If you’re headed to the Rose Bowl and want to prepare for cocktail hour ahead of time, make sure to leave the goods out of your carry-on bags.
You could have a serious party with the amount of booze Transportation Security Administration agents find in people’s bags. Only that’s not what happens – they just pour it out. The TSA posted this photo of two weeks’ worth of hootch people tried taking onto the plane – in just one airport.
ROSE BOWL COVERAGE: UGA players arrive in Los Angeles
Don’t let this sad scenario happen to you:
What you see here isn’t the beginning of the annual office Christmas party, it’s two-week’s worth of alcohol that was left behind at Boston (BOS) checkpoints because they didn’t adhere to our liquid policies. And this picture doesn’t include the beer and wine. Alcohol is destroyed every two weeks. Here are some tips on how to travel with alcohol: … Carry-on Baggage – Travelers may carry as many 3.4 ounce bottles of liquid (mini bottles of liquor are 1.7 ounces) that fit comfortably in one, quart sized, clear plastic, zip-top bag. Comfortable means that the bag will seal without busting at the seams. One bag is permitted per passenger. … Checked Baggage – Any amount of alcohol greater than 3.4 ounces must be packed in checked baggage.
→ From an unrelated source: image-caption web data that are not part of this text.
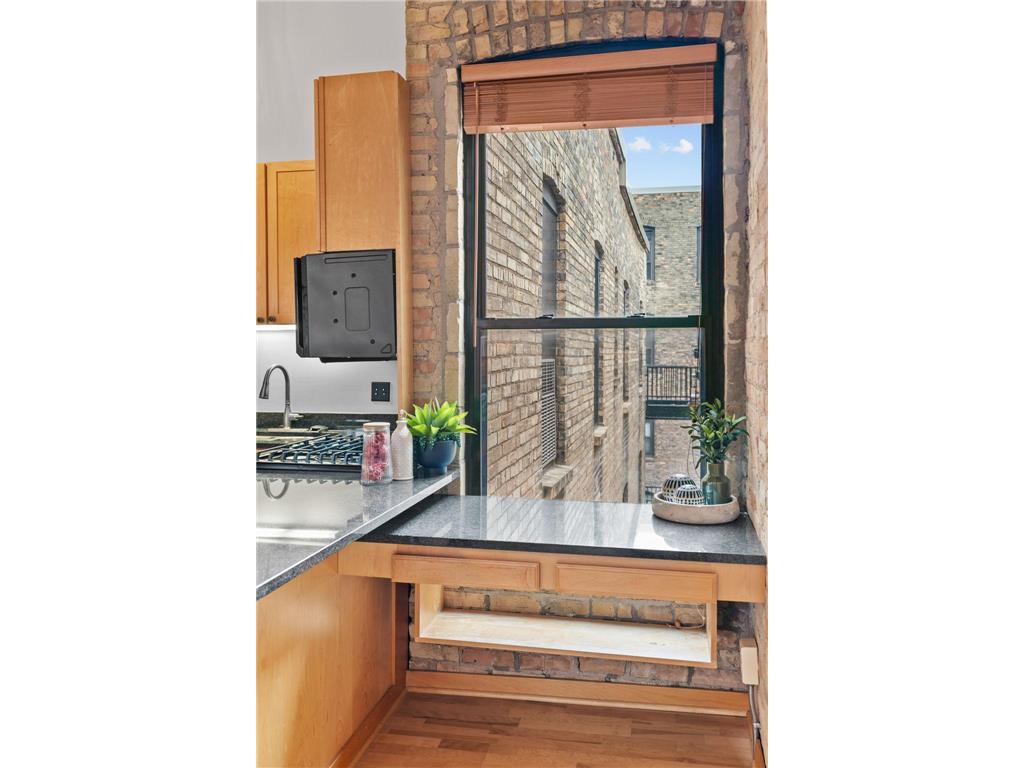 523 S 9th Street #6 Minneapolis MN 55404 7027554 image10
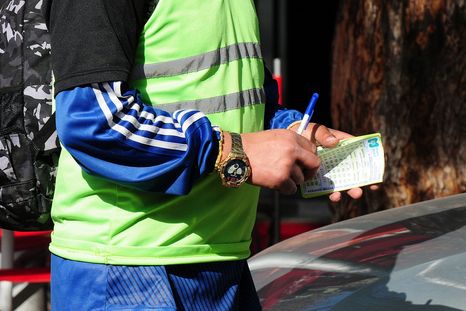 El programa “Navidad y Reyes Sin Vueltas” habilita de manera transitoria el estacionamiento en arterias clave del centro mendocino. El programa “Navidad y Reyes Sin Vueltas” habilita de manera transitoria el estacionamiento en arterias clave del centro mendocino.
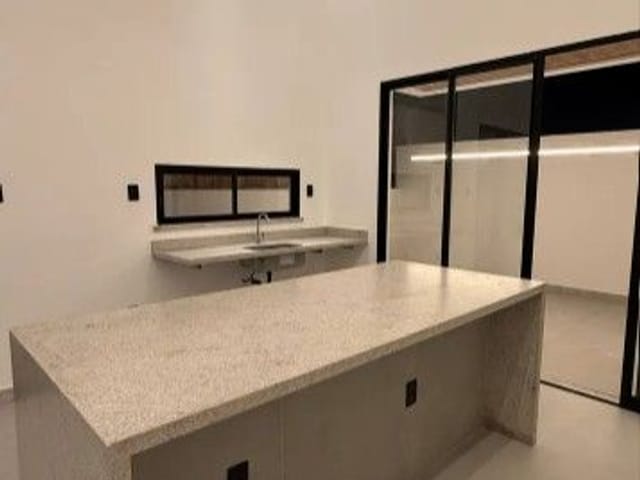 Casa com 200m² 3 quartos e 3 banheiros, à venda, no bairro Olhos d'Água em Barra dos Coqueiros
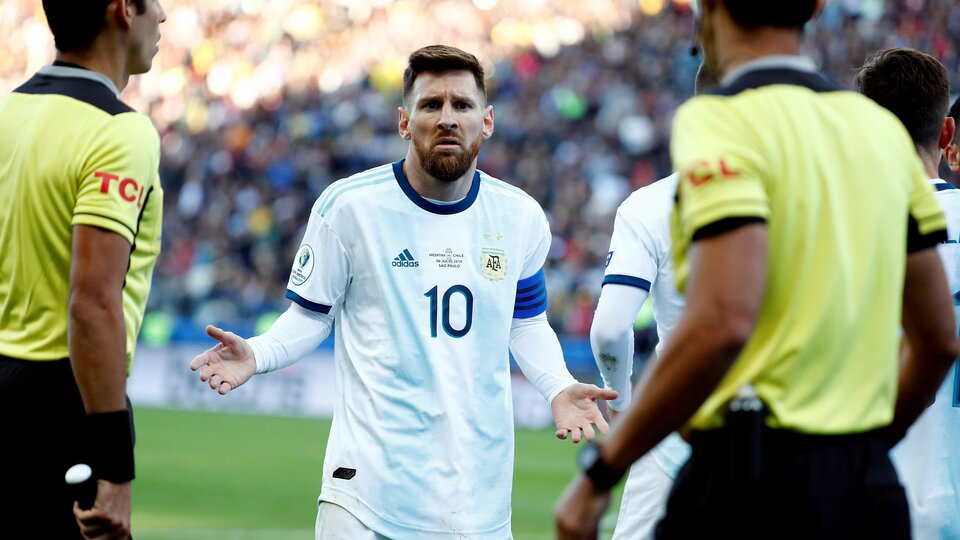 Messi, incrédulo ante la terna arbitral de Argentina-Chile.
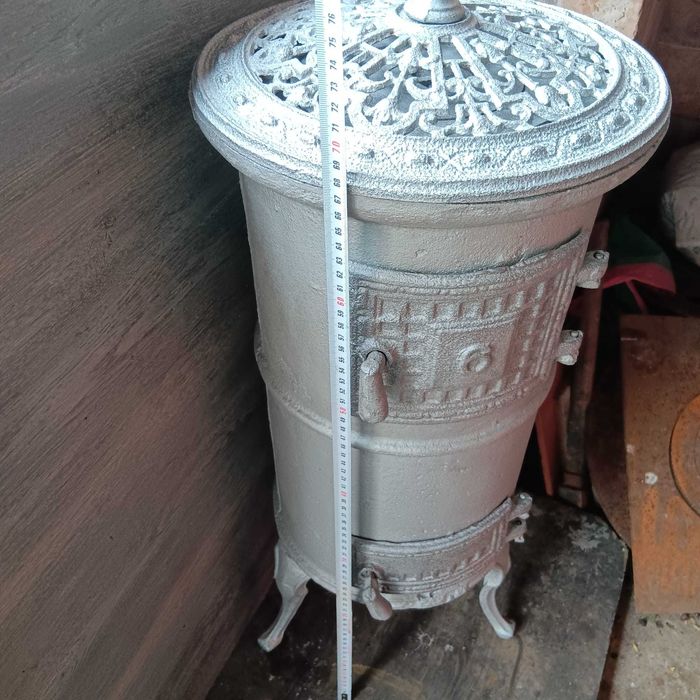 Godin"sobă" din fontă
Beverages with more than 70% alcohol content (140 proof), including 95% grain alcohol and 150 proof rum, cannot be packed in checked luggage. Travelers may take up to five liters of alcohol with alcohol content between 24% and 70% per person as checked luggage if it’s packaged in a sealable bottle or flask. Alcoholic beverages with less than 24% alcohol content are not subject to hazardous materials regulations.